Selected excerpt:

********************

Jennings v. McKeen

65 N.W.2d 207, 245 Iowa 1206, 1954 Iowa Sup. LEXIS 458
CourtSupreme Court of Iowa
DecidedJune 15, 1954
Docket48490
StatusPublished
Cited by19 cases

This text of 65 N.W.2d 207 (Jennings v. McKeen) is published on Counsel Stack Legal Research, covering Supreme Court of Iowa primary law. Counsel Stack provides free access to over 12 million legal documents including statutes, case law, regulations, and constitutions.

Bluebook
Jennings v. McKeen, 65 N.W.2d 207, 245 Iowa 1206, 1954 Iowa Sup. LEXIS 458 (iowa 1954).

Opinion

Smith, J.

— Alfonso L. and Rose B. MeKeen, husband and wife, of Marshall County, executed a “Joint Will and Testament” as follows:

“Know All Men By These Presents : That we * * # do hereby make, utter, publish and declare the following to be our joint last will and testament * * that is to say:

“First: We direct * * * (followed by directions as to payment of debts, expenses, etc.)

“Second: I, Alfonso L. MeKeen, give, devise and bequeath unto Rose B. MeKeen, my wife, if she survives me, all of my property both real and personal wherever situated.

********************

Saved entries
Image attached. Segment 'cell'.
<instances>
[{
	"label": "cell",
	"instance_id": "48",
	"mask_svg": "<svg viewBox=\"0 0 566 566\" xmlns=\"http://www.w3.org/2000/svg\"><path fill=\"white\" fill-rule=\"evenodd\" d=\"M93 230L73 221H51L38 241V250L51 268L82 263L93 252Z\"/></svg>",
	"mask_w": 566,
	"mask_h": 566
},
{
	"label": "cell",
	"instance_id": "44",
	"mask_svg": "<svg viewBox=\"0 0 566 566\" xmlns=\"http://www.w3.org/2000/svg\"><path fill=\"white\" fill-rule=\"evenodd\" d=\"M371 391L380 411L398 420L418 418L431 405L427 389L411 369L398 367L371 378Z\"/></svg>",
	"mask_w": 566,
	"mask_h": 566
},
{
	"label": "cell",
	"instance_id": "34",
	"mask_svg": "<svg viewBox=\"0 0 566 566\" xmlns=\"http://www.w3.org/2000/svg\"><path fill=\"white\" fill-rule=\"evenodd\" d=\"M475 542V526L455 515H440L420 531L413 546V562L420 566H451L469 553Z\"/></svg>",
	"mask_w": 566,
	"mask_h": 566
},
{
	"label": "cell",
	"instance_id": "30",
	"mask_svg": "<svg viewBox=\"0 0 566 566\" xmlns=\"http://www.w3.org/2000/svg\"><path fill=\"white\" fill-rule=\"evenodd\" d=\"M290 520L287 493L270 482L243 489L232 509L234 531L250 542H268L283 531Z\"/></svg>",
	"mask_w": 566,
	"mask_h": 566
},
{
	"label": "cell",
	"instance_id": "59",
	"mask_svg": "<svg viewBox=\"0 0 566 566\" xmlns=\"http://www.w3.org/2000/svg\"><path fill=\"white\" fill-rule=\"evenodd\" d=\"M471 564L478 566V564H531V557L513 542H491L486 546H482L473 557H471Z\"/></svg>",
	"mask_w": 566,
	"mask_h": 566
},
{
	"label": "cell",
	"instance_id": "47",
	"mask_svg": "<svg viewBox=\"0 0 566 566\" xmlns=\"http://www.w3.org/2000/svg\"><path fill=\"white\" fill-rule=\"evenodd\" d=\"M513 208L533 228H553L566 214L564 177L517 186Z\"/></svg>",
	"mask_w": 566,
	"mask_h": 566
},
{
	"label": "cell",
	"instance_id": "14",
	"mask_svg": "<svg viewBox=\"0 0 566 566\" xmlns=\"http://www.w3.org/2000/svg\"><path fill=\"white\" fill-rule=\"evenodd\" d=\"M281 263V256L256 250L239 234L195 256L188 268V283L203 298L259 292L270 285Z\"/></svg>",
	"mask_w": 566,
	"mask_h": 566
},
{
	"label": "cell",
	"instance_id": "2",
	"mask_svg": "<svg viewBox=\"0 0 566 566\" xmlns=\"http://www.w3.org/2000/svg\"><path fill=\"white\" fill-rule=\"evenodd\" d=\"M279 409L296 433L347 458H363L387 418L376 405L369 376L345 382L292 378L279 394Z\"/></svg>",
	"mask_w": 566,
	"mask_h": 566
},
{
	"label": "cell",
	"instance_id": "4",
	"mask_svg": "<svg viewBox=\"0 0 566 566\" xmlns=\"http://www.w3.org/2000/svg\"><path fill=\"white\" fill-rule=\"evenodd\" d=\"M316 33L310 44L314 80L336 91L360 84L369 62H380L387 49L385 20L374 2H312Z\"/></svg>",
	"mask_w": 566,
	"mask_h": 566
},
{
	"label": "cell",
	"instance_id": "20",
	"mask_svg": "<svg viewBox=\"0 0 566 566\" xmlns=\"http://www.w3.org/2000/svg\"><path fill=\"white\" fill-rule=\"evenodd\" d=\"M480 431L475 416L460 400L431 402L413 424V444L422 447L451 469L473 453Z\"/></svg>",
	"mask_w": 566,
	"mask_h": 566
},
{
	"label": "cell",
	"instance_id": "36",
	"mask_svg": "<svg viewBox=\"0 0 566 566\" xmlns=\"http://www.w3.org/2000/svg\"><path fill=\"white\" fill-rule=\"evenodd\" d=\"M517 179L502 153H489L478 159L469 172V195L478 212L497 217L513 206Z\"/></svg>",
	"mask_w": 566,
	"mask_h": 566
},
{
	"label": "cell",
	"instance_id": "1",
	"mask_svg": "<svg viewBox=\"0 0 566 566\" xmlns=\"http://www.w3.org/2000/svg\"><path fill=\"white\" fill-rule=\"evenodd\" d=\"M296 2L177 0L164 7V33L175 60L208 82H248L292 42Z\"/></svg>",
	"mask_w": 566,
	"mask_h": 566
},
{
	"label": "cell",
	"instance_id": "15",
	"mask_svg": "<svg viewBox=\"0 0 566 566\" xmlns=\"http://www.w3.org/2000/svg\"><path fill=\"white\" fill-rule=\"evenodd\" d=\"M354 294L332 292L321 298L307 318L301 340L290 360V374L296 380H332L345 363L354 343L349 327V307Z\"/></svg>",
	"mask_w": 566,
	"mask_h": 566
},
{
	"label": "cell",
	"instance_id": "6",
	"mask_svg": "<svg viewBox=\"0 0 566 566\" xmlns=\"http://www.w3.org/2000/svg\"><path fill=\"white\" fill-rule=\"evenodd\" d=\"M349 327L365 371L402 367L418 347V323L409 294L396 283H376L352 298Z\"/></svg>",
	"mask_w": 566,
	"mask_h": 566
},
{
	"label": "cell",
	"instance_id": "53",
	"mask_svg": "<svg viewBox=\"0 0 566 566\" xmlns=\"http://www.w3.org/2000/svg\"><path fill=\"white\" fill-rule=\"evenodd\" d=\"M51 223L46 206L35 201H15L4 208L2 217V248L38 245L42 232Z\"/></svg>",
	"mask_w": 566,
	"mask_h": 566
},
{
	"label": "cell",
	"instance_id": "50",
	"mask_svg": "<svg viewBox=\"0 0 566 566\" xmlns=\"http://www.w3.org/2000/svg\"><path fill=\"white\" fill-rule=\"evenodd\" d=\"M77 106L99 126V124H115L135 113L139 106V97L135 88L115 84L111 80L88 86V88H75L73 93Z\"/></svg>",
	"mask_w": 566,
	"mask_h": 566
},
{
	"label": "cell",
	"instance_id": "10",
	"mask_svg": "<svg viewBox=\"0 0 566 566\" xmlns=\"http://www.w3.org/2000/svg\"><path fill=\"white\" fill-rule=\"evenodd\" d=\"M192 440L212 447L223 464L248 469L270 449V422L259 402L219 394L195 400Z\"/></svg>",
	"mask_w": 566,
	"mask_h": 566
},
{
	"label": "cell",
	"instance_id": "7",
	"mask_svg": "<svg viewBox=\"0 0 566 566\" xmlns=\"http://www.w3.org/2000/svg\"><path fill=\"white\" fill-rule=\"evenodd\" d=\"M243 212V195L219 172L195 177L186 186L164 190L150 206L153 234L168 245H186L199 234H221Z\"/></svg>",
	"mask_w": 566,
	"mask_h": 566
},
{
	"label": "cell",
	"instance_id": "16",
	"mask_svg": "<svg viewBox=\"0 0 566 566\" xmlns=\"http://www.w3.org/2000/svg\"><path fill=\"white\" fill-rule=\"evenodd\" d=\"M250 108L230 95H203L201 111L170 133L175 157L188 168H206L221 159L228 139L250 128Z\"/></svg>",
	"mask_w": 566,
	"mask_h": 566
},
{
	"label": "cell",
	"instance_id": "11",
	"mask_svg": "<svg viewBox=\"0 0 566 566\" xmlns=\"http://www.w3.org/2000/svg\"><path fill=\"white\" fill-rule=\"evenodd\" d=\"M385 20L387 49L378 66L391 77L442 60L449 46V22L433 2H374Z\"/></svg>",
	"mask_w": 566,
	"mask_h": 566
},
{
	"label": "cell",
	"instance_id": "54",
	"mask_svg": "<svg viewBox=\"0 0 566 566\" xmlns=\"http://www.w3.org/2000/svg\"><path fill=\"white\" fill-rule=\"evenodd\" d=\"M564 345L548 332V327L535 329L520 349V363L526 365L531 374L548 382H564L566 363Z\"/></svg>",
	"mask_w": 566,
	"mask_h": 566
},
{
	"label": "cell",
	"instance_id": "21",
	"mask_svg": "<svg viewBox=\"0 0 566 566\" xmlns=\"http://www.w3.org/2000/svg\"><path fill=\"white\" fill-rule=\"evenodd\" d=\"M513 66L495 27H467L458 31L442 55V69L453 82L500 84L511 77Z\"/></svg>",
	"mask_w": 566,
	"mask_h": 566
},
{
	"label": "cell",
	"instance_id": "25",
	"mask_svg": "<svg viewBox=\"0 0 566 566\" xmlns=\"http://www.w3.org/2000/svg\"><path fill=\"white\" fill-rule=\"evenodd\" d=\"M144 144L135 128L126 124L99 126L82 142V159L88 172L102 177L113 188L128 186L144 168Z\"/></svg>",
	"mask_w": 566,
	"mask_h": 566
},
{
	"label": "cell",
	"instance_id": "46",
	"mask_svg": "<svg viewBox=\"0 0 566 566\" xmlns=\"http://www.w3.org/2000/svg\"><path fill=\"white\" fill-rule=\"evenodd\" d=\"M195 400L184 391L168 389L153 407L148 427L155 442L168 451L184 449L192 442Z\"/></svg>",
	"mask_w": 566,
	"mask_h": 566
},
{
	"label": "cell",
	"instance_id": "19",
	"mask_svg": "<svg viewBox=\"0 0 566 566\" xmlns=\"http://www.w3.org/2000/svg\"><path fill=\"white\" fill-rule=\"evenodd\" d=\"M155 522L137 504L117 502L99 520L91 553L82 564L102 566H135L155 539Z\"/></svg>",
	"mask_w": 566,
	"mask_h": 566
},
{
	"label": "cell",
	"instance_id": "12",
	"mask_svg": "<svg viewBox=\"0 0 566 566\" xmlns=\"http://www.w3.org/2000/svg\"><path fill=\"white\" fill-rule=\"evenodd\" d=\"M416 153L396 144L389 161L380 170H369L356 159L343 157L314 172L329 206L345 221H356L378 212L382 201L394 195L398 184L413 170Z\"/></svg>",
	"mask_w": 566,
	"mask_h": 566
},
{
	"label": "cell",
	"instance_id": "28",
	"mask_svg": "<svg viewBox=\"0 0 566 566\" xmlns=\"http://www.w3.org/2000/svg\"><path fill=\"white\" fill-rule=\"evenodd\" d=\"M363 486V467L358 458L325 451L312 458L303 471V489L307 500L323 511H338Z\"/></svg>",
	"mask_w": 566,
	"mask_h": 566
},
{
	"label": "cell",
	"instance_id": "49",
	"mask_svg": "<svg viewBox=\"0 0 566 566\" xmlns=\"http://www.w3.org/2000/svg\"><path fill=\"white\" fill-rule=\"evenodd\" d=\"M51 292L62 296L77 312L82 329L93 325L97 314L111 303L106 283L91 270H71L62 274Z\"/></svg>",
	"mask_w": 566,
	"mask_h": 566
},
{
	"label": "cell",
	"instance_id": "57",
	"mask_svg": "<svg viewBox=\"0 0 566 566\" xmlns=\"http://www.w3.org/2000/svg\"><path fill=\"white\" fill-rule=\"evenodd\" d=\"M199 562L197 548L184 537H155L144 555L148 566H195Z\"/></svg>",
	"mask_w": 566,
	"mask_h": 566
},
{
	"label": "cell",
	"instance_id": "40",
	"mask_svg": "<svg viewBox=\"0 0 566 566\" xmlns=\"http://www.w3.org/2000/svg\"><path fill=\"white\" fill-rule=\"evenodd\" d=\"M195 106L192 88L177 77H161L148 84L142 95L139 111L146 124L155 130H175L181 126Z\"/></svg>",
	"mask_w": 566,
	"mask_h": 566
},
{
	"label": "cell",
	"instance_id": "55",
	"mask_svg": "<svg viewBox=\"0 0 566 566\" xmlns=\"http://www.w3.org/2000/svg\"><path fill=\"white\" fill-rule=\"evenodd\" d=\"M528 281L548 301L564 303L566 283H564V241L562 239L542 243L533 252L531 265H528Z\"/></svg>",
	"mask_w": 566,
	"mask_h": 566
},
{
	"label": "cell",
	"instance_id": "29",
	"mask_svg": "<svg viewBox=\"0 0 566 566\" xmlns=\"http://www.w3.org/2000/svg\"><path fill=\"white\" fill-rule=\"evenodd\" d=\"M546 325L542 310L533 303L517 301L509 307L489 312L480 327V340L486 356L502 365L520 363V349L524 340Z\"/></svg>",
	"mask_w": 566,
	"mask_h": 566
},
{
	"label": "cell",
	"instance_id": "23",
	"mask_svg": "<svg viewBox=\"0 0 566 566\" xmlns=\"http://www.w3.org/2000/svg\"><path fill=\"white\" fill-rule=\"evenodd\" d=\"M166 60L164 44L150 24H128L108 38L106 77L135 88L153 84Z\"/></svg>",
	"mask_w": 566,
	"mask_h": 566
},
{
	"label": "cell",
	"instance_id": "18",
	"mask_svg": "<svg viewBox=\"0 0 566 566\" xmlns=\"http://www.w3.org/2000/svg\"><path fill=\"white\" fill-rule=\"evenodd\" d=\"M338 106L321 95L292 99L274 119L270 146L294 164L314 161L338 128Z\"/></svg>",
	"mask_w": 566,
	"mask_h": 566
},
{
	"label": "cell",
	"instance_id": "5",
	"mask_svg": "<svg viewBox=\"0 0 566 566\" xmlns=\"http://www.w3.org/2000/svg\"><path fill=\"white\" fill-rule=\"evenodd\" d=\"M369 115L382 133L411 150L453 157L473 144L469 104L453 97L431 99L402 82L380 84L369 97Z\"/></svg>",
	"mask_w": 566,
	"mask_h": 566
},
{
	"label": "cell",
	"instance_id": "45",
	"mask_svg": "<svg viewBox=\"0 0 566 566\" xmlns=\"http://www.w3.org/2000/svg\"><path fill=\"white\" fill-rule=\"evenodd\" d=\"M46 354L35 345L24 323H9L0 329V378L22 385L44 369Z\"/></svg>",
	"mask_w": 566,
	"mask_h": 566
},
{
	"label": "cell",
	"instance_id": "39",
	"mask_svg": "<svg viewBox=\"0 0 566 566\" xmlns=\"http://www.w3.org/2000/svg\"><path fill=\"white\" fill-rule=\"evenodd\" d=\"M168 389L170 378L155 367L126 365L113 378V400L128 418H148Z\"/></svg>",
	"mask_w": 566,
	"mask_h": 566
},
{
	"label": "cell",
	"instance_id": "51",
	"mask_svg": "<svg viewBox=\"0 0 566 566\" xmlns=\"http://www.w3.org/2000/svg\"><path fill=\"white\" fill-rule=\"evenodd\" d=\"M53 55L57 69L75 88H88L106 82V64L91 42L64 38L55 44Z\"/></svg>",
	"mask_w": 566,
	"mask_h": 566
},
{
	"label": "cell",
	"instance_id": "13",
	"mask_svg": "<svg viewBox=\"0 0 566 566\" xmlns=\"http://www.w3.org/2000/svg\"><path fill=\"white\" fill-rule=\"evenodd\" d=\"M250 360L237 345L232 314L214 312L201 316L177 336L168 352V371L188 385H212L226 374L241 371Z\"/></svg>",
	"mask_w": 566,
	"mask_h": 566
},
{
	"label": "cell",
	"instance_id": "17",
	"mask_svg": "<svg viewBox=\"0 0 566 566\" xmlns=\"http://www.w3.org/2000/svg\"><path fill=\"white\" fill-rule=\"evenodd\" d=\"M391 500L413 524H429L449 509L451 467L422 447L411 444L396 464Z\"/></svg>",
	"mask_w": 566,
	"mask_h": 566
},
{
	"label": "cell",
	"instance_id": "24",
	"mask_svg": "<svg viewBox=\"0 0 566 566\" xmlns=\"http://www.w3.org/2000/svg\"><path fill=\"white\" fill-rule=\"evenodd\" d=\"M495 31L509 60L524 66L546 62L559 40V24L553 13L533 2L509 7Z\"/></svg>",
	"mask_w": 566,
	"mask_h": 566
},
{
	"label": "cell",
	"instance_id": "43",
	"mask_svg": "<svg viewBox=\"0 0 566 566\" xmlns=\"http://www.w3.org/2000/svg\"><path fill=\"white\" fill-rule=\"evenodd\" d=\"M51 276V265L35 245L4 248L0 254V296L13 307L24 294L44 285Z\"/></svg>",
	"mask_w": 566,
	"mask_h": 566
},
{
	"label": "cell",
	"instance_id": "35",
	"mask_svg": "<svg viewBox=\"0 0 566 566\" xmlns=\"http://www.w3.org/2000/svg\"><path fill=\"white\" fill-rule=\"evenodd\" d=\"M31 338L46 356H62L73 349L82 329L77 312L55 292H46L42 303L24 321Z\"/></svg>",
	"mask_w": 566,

********************

Required action 1:
Based on the Jennings v. McKeen page, decide whether each statement agrees with it, giving yes or no and quoting the words that settle it: (a) The opinion was written by Smith, J. (b) Counsel Stack offers access to over 20 million legal documents. (c) The husband and wife who made the joint will were of Polk County.
Required action 2:
List every type of legal document that the Jennings v. McKeen page says Counsel Stack provides free access to.
Draw only on the Jennings v. McKeen page, not on the material.

Solution 1:
(a) Yes: "Smith, J."
(b) No: "free access to over 12 million legal documents"
(c) No: "husband and wife, of Marshall County"

Solution 2:
Statutes, case law, regulations, constitutions